Problem details.
Using the listing below, print the line containing "Front cover_Traité Théorique", the line containing "points to the", and each line between them, exactly and nothing else. Pictures stay out of the print.

Data for processing START

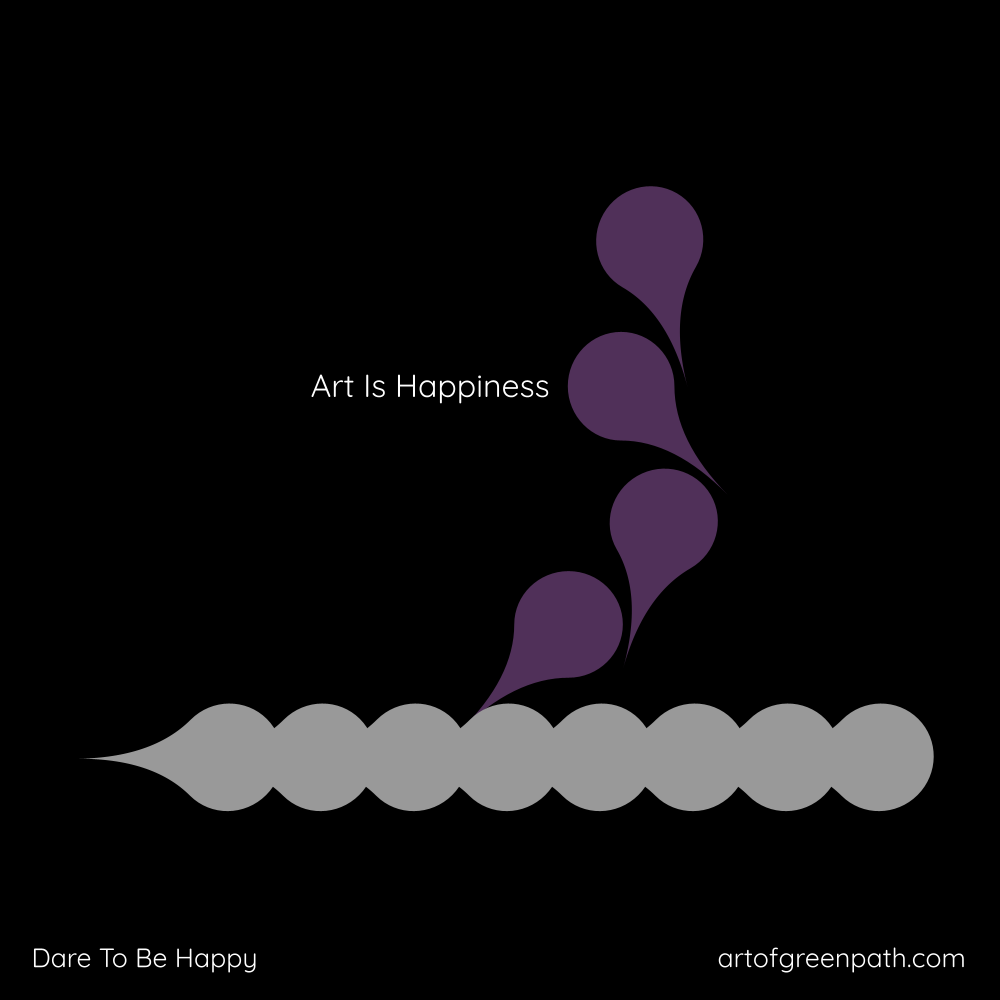 Art Is Happiness by Art Of Green Path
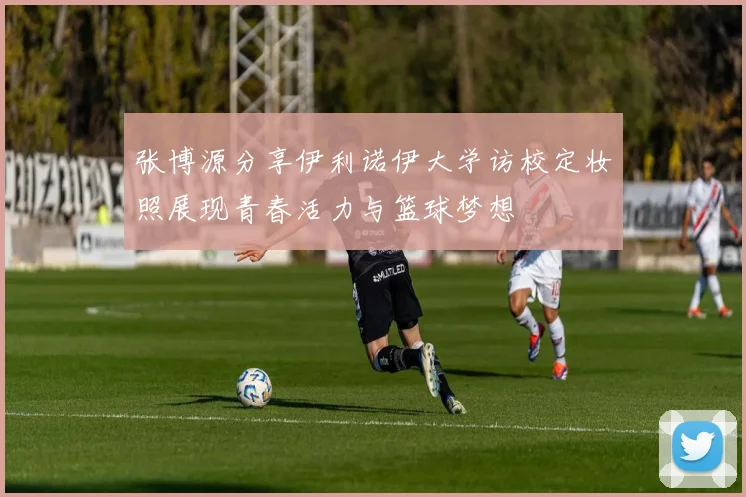 张博源分享伊利诺伊大学访校定妆照展现青春活力与篮球梦想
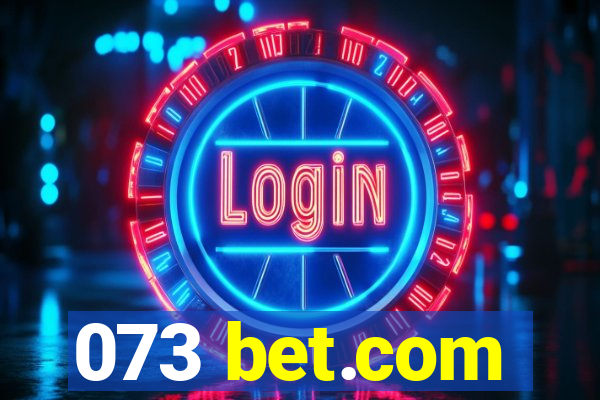 073 bet.com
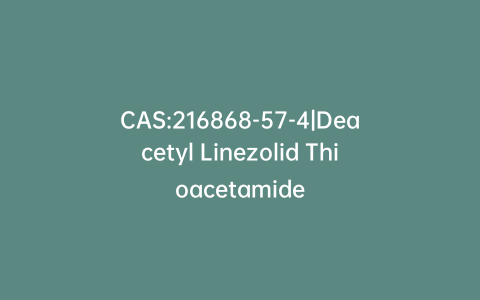 CAS:216868-57-4|Deacetyl Linezolid Thioacetamide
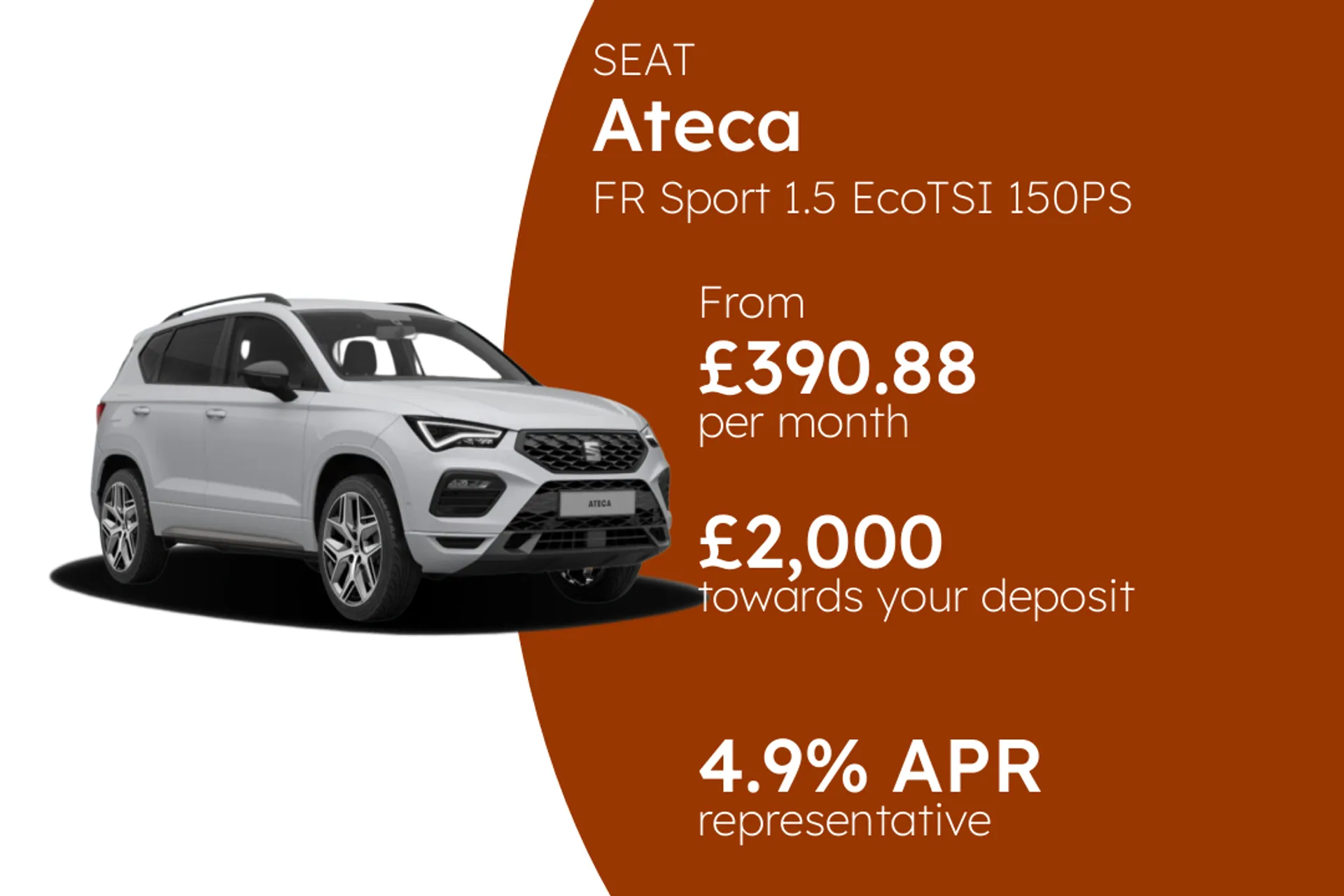 SEAT FR Sport 1.5 EcoTSI 150PS PCP Finance Offer From £390.88 Per Month  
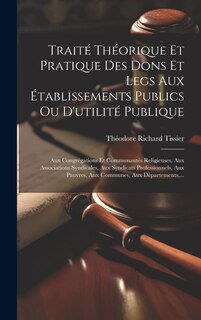 Front cover_Traité Théorique Et Pratique Des Dons Et Legs Aux Établissements Publics Ou D'utilité Publique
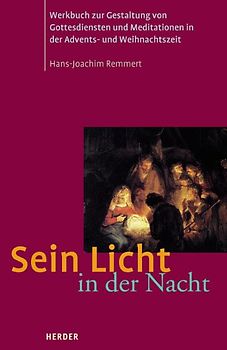 Sein Licht in der Nacht. Werkbuch zur Gestaltung von Gottesdiensten und Meditationen in der Advents- und Weihnachtszeit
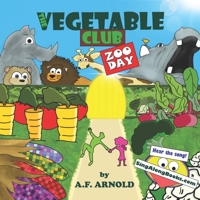 The Vegetable Club: Zoo Day - A Read Along Sing Along Picture Book! 1955083045 Book Cover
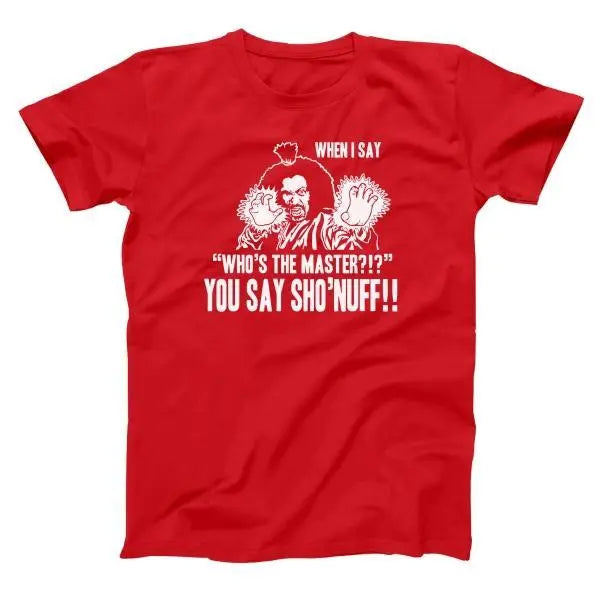 Who's The Master You Say Sho'Nuff Tshirt - Donkey Tees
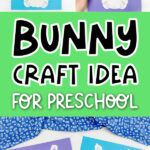 Collage Pinterest Image of torn paper bunny craft with the word bunny craft idea for preschool in the middle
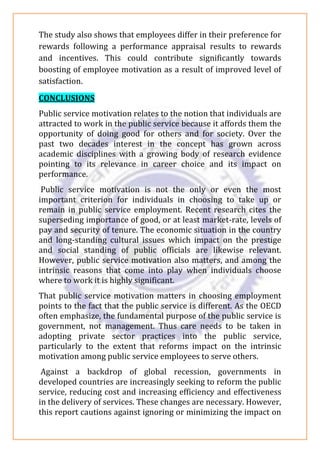 The study also shows that employees differ in their preference for
rewards following a performance appraisal results to rewards
and incentives. This could contribute significantly towards
boosting of employee motivation as a result of improved level of
satisfaction.
CONCLUSIONS
Public service motivation relates to the notion that individuals are
attracted to work in the public service because it affords them the
opportunity of doing good for others and for society. Over the
past two decades interest in the concept has grown across
academic disciplines with a growing body of research evidence
pointing to its relevance in career choice and its impact on
performance.
Public service motivation is not the only or even the most
important criterion for individuals in choosing to take up or
remain in public service employment. Recent research cites the
superseding importance of good, or at least market-rate, levels of
pay and security of tenure. The economic situation in the country
and long-standing cultural issues which impact on the prestige
and social standing of public officials are likewise relevant.
However, public service motivation also matters, and among the
intrinsic reasons that come into play when individuals choose
where to work it is highly significant.
That public service motivation matters in choosing employment
points to the fact that the public service is different. As the OECD
often emphasize, the fundamental purpose of the public service is
government, not management. Thus care needs to be taken in
adopting private sector practices into the public service,
particularly to the extent that reforms impact on the intrinsic
motivation among public service employees to serve others.
Against a backdrop of global recession, governments in
developed countries are increasingly seeking to reform the public
service, reducing cost and increasing efficiency and effectiveness
in the delivery of services. These changes are necessary. However,
this report cautions against ignoring or minimizing the impact on
 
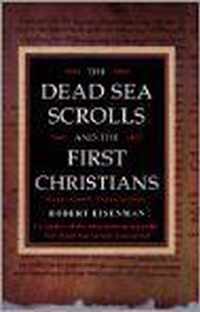 The Dead Sea Scrolls and the First Christians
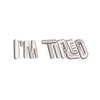 I'm Tired Logo - I'm Tired Logo OSFM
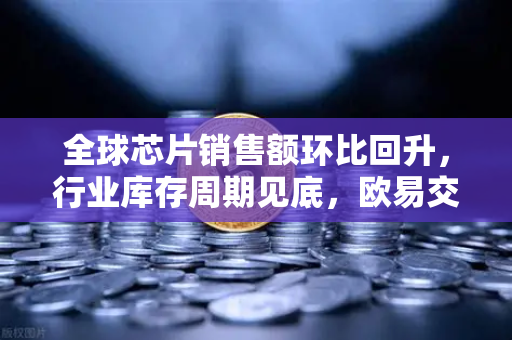 全球芯片销售额环比回升，行业库存周期见底，欧易交易所官网深度解读市场新机遇
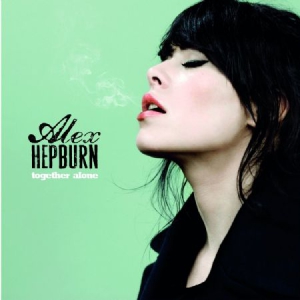 Alex Hepburn - Together Alone in the group OUR PICKS / Stocksale / CD Sale / CD POP at Bengans Skivbutik AB (593223)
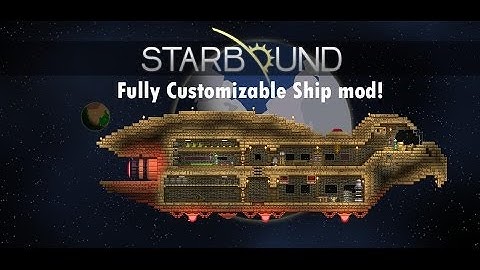 Custom Ships! - Starbound Mod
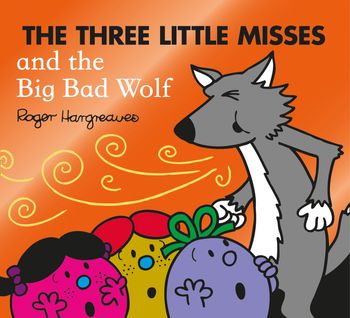Mr. Men & Little Miss Magic - The Three Little Misses and the Big Bad Wolf (Mr. Men & Little Miss Magic) - Adam Hargreaves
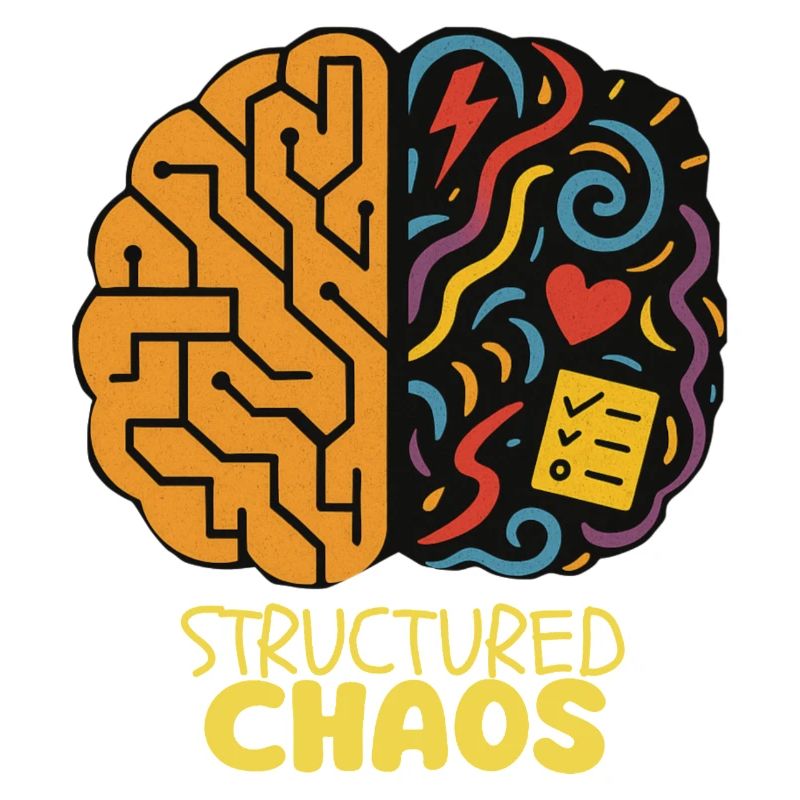 Structured Chaos - AuDHD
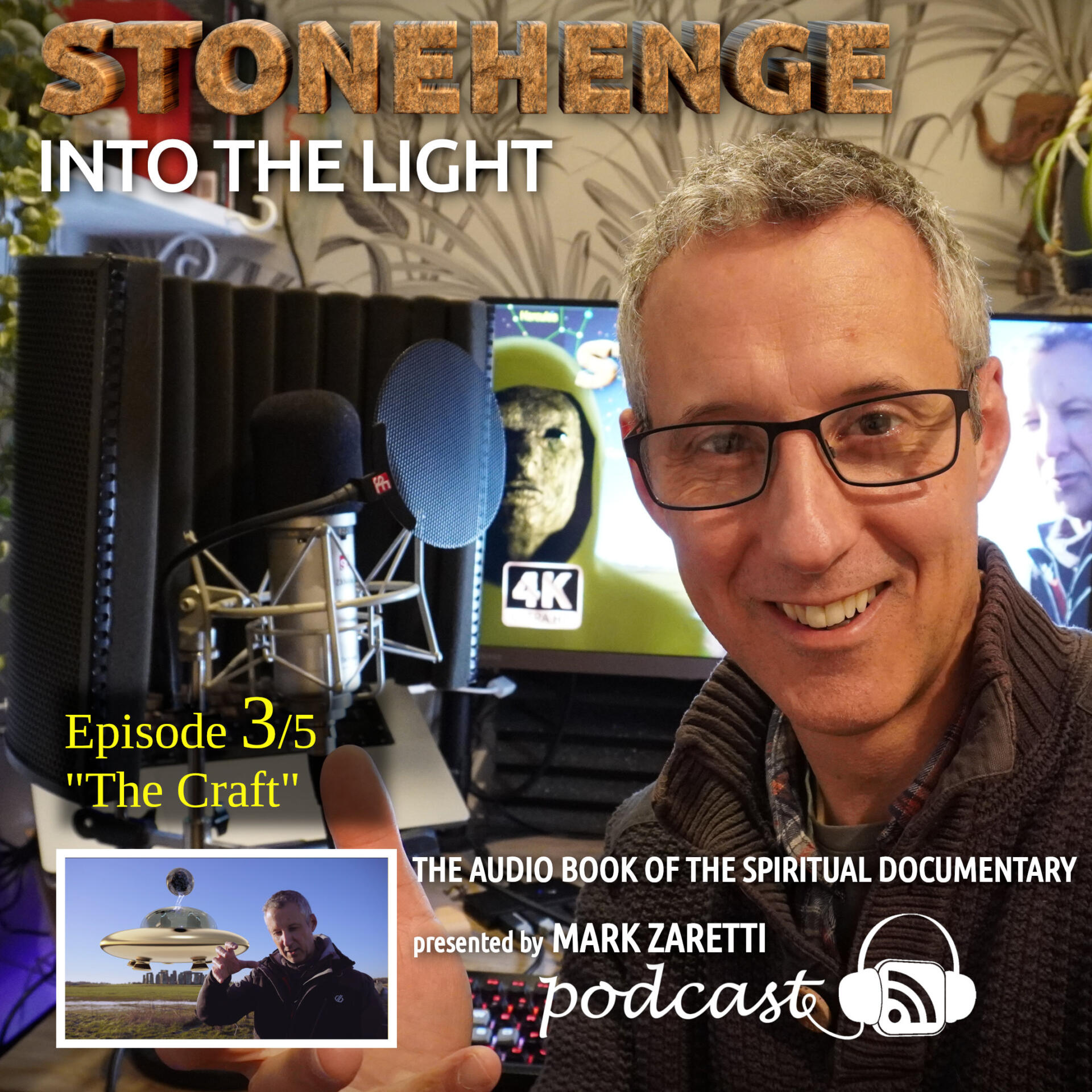 Stonehenge: Into the Light Part 3 of 5 “The Craft”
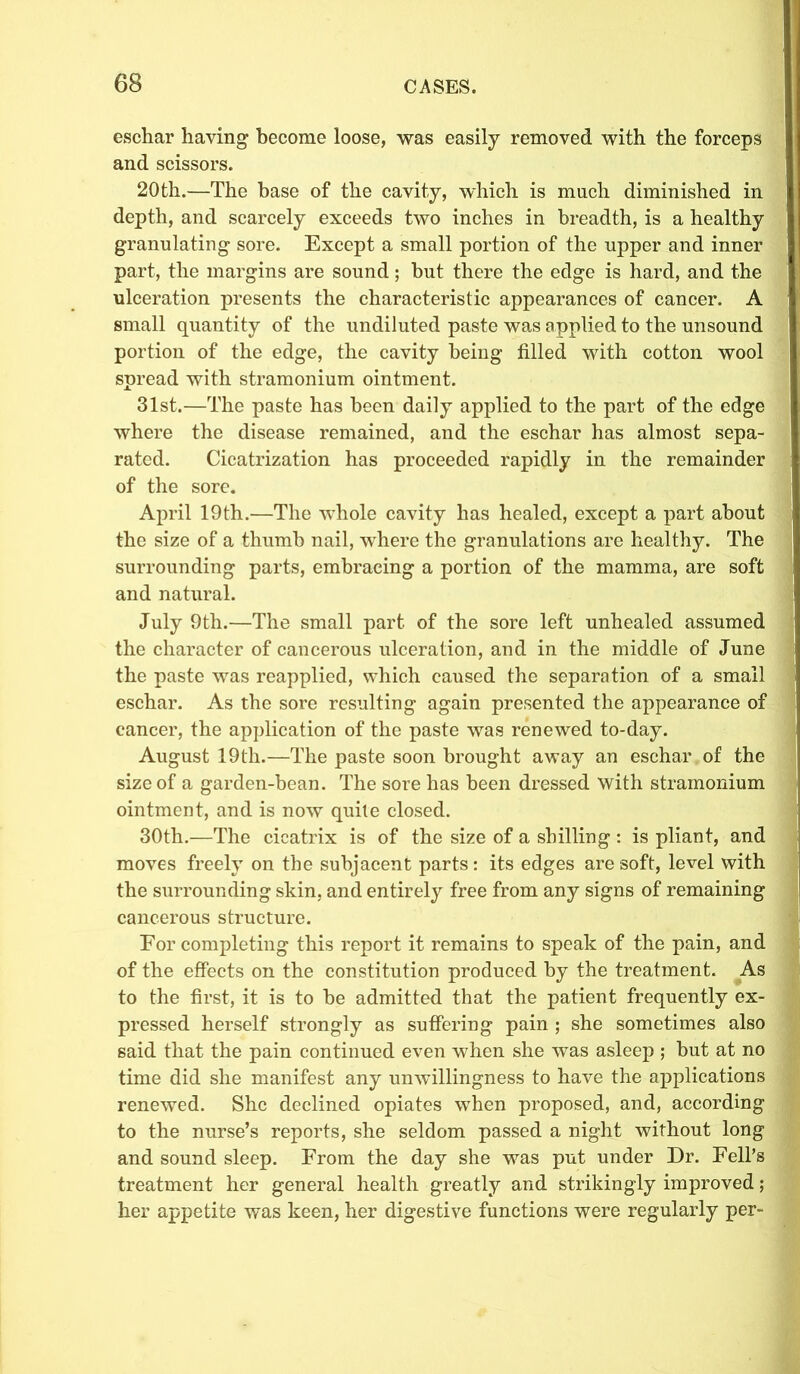eschar having become loose, was easily removed with the forceps and scissors. 20th.—The base of the cavity, which is much diminished in depth, and scarcely exceeds two inches in breadth, is a healthy granulating sore. Except a small portion of the upper and inner part, the margins are sound; hut there the edge is hard, and the ulceration presents the characteristic appearances of cancer. A small quantity of the undiluted paste was applied to the unsound portion of the edge, the cavity being tilled with cotton wool spread with stramonium ointment. 31st.—The paste has been daily applied to the part of the edge where the disease remained, and the eschar has almost sepa- rated. Cicatrization has proceeded rapidly in the remainder of the sore. April 19th.—The whole cavity has healed, except a part about the size of a thumb nail, where the granulations are healthy. The surrounding parts, embracing a portion of the mamma, are soft and natural. July 9th.—The small part of the sore left unhealed assumed the character of cancerous ulceration, and in the middle of June the paste was reapplied, which caused the separation of a small eschar. As the sore resulting again presented the appearance of cancer, the application of the paste was renewed to-day. August 19th.—The paste soon brought away an eschar of the size of a garden-bean. The sore has been dressed with stramonium ointment, and is now quite closed. 30th.—The cicatrix is of the size of a shilling : is pliant, and moves freely on the subjacent parts: its edges are soft, level with the surrounding skin, and entirely free from any signs of remaining cancerous structure. For completing this report it remains to speak of the pain, and of the effects on the constitution produced by the treatment. As to the first, it is to he admitted that the patient frequently ex- pressed herself strongly as suffering pain ; she sometimes also said that the pain continued even when she was asleep ; hut at no time did she manifest any unwillingness to have the applications renewed. She declined opiates when proposed, and, according to the nurse’s reports, she seldom passed a night without long and sound sleep. From the day she was put under Dr. Fell’s treatment her general health greatly and strikingly improved; her appetite was keen, her digestive functions were regularly per-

Data for processing END

Answer to this exercise.
 Front cover_Traité Théorique Et Pratique Des Dons Et Legs Aux Établissements Publics Ou D'utilité Publique
 Sein Licht in der Nacht. Werkbuch zur Gestaltung von Gottesdiensten und Meditationen in der Advents- und Weihnachtszeit
 The Vegetable Club: Zoo Day - A Read Along Sing Along Picture Book! 1955083045 Book Cover
 Who's The Master You Say Sho'Nuff Tshirt - Donkey Tees
 Collage Pinterest Image of torn paper bunny craft with the word bunny craft idea for preschool in the middle
 The study also shows that employees differ in their preference for
rewards following a performance appraisal results to rewards
and incentives. This could contribute significantly towards
boosting of employee motivation as a result of improved level of
satisfaction.
CONCLUSIONS
Public service motivation relates to the notion that individuals are
attracted to work in the public service because it affords them the
opportunity of doing good for others and for society. Over the
past two decades interest in the concept has grown across
academic disciplines with a growing body of research evidence
pointing to its relevance in career choice and its impact on
performance.
Public service motivation is not the only or even the most
important criterion for individuals in choosing to take up or
remain in public service employment. Recent research cites the
superseding importance of good, or at least market-rate, levels of
pay and security of tenure. The economic situation in the country
and long-standing cultural issues which impact on the prestige
and social standing of public officials are likewise relevant.
However, public service motivation also matters, and among the
intrinsic reasons that come into play when individuals choose
where to work it is highly significant.
That public service motivation matters in choosing employment
points to the fact that the public service is different. As the OECD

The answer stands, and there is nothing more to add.